Thu Jul 1 14:59:22 PDT 2004 — Missing Weblogs: Some users webstats may be missing for the past few days. We’ve corrected the error and all new logs should be processed correctly. Unfortunately there is no way to recreate the missing logs. Incidentally, we also resolved a couple of small bugs in Hedgehog and Webalizer that were resulting in missing logs for a couple of users with particular configurations. The new web cluster uses a simplified and robust network based logging system that also allows us to move towards a real-time log processing system for all of our hosted customers. On a completely unrelated note, earlier this morning we shutdown our UUNet DS3 due to their upstream router exhibiting packet buffer exhaustion problems. UUNet resolved the problem and we reenabled the DS3. No one noticed. -Kelsey, Nathan

New test web server up.

Thu Jul 1 13:59:51 PDT 2004 — New test web server up. We have a web server up for test, testweb.sonic.net . This server is running with a copy of our web files, and is not using the production data used by www.sonic.net. The server is not part of our new web cluster, but is only up to ensure that programs operate correctly.

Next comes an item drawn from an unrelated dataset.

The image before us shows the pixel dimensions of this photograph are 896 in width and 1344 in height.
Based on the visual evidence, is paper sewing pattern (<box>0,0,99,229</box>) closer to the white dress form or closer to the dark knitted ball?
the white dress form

Please direct questions or comments regarding your experiences with the test server to the newsgroup news://news.sonic.net/sonic.help.www , in the thread announcing the new test server.

In conjunction, we are also developing and testing the new web cluster, which is a cluster of three very fast machines, load-balanced for performance and high-availability. Preliminary tests reveal that the cluster is capable of sustained performance of over 14,000 hits/second. -Scott writing — almost all of Operations has their hand in this, especially Kelsey and Nathan.